First, pick my chasuble with care: war paint, cowgirl boots, stretched-out pale-pink tutu from the racks upon racks at the resale store, brand-new for the girls who did not need them anymore,  all donated to science or the graveyard where I go to pace and splutter out some fractured  litany about a beat-up pickup truck, iterations of a lost father, lawn furniture strewn  above the tree line, the same forgotten first name of both Sikorsky and Stravinsky, and this jittery alter-ego who swings wild, shouts loud, raises hell as though bones and memory and words could be as easily strung together as that-to breath life into the dead as they fit their joints and hinges back together, back to life, the way an ordinary man rises from his bed, rubs his eyes, dons his pants and his shirt, walks out into 

Light

Children of heaven

at dusk I take the bits of fortune cookies, crumbs still scattered across the messy kitchen table and…write to you, about the disposable styrofoam containers, syrupy orange sauce, tendency I have to eat my way through grief (of losing you) when…I admit you…do not need me, better that way, my trenchant sentenceless phrasing, my desert-wandering inertia, my messy house and muted grief all pressed into this vanilla-y cookie folded around words written by a stranger somewhere, perhaps one day there will be an algorithm for these things equal parts admonition and prophecy.  Oh, prophecy, the old clothes of mortality, cast-off, superfluous from the beginning to

the children of heaven.

Leaves in water

for so long now I have seen Ophelia’s clothes each time I scoop leaves from the bottom of the pool, of the well, of the teacup of memory she comes back to me with a plaintive song about the boy whose soliloquies broke into a thousand words over water, hovering over the surface of the deep, almost a song until you cannot swim, touch the bottom and feel only tangled leaves, no solid ground to stand on if only she could get herself…well-to a nunnery, of course…high walls, soft voices sorting who or what is safe if not the boy, the beautiful boy with all his talk of infinitives of being….being, just a leaf in water, weightless until it begins to rise over her incendiary last infinitive thought-to be or not to be.

J. crashes the party

If you asked me how I knew it was you I would touch your face and say aardvarks!! Anteaters!! Warthogs!! Your humor as unmistakable as your wit, odd they all refuse to see you, you in the over-sized retro flippers, ducky float ring and wild Hawaiian print crashing the party, the holiday, the cozy churchy potluck making almost everyone supremely uncomfortable.  Everyone except the children who delight in your flamboyant honesty, your failure to adhere in any way to our sheepy ways, shorn and alone

You hand off the flowery shirt, the float, the flippers (none of which you ever needed)

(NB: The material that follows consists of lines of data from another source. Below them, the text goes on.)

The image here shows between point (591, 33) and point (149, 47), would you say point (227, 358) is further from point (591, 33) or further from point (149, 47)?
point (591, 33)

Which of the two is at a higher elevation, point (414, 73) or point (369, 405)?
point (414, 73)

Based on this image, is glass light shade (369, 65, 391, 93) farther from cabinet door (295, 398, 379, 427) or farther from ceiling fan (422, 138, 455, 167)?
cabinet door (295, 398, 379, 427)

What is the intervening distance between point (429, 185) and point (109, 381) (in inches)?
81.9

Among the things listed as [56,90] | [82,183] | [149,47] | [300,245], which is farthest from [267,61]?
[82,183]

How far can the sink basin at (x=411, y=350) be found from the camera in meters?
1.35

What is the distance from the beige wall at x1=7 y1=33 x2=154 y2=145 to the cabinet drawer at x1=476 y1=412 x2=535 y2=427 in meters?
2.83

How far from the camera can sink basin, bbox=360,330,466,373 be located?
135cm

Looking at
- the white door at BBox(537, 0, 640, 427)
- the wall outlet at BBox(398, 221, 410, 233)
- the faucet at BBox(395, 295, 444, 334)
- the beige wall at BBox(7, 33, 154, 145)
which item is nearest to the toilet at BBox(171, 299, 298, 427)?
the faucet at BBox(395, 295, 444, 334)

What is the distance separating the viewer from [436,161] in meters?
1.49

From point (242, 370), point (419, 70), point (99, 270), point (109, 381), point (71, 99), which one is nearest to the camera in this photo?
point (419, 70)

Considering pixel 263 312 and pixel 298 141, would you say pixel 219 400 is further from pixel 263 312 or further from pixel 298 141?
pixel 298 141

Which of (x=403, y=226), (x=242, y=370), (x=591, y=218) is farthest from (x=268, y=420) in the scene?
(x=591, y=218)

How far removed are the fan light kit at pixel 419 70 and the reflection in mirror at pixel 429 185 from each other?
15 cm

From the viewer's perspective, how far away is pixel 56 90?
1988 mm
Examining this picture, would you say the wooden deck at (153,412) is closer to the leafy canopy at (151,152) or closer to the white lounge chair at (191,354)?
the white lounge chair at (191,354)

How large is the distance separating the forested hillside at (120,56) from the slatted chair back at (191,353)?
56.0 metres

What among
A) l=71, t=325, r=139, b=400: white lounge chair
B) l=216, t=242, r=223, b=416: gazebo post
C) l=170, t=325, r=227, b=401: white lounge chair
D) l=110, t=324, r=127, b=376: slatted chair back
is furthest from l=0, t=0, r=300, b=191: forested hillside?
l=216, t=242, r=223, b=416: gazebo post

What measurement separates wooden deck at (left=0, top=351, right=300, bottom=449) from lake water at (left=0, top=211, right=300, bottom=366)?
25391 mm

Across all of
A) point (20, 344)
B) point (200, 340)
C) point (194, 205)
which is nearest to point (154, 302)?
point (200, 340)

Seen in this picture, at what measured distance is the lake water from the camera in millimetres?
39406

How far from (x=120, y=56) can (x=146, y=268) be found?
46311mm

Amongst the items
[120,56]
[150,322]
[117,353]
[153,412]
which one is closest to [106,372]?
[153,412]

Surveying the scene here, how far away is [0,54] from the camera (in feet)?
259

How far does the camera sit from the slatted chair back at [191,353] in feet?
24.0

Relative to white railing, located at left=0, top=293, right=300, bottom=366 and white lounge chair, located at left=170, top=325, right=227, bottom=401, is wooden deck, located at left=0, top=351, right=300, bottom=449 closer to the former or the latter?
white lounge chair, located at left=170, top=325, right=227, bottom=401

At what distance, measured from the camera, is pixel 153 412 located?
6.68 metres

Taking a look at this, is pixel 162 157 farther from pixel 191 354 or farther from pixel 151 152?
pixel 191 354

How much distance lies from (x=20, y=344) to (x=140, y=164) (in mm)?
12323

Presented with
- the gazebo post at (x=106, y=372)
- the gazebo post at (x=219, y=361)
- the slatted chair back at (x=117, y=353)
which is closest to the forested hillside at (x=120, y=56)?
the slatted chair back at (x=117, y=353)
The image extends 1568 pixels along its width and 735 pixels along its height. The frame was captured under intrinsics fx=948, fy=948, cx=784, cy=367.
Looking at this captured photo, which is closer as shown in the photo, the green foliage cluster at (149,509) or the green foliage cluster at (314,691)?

seamless garment to sunblind guards

World go dark, pain and love

Set free

Rocket Girl

you float for a time in the “even so,” casually, miraculously, inexorably growing limbs and features and organs, that all-important beating heart.  No one tells you meanwhile in “Houston…we have a problem” or that the problem is something you  cannot (would not)

unmake you

/girlness /not boyness, your binary /identification /of /gender 

Will be enough to terminate the mission

… when all along you have done your best in the beautiful floating weeks of the “even so”

You matchless irreplaceable girl-in-the-now, girl-for-a-moment

Until mission control

Aborts, aborts

Letting you

tiny dancer, rocket girl

Go.

The Countries I Have Lost

A country, just like a single old-left-foot-house-slipper can be metonymous.  This-for that, quid-pro-quo, how-did-I-ever-lose-you?-metonymous. Hit me at 2 am, sharp intake of breath too hard to connect it all with proper punctuation metonymous.  I once accidentally cut your hand in a car window metonymous.  When I met you I thought you were the crazy one metonymous. Lost in Pittsburgh a million years ago metonymous.  With you the reason for years of silence had to be different metonymous.  

The countries I have lost all have proper names, stable addresses, no missing slippers.  Us-and-them, before-and-after countries cheerfully conventional, intentionally respectful, naturally leery of the once-familiar mendicant whose metonymic wholes have been for good or ill

Irrevocably set free.

Mum’s Day 1998

they will say focus on the positive they will say at least you gave her a good beginning they will say we have 25 families waiting, better than you like this is some kind of beauty pageant for adoptive families? 

…which was a weird lie of sorts…maybe there were 25 families …maybe 5000…in the end it was only necessary to know that it was never about the hypothetical 25, always about the avaricious pair, or pairs, -on-the-ark-come-two-by-two pairs of caseworkers, pairs of administrators, pairs of lawyers, pairs of accountants, coupling, uncoupling back and forth around a central lie, a few broken laws, and Entropy, the Mother-god, chained to the loss chained to the chaos of the loss…of her babies.

What was it 

what was it, mute, inanimate object perched on the counter in the messy late-night kitchen as she finally sweeps up the spilled beans, tosses them out into the night, contemplates both what usually lurks there and if they will grow, sprout, tangle up into vines, vines to block the sun, spin to the clouds where the approximate-rhythmic giant dwells, mocking science, mocking long-dead Darwin, Glutton-clubbing, maggot-and-squirrel devouring Darwin whose mortal life has coiled to dust but whose immortal one is hot, vivid, fierce

Survival of the fittest…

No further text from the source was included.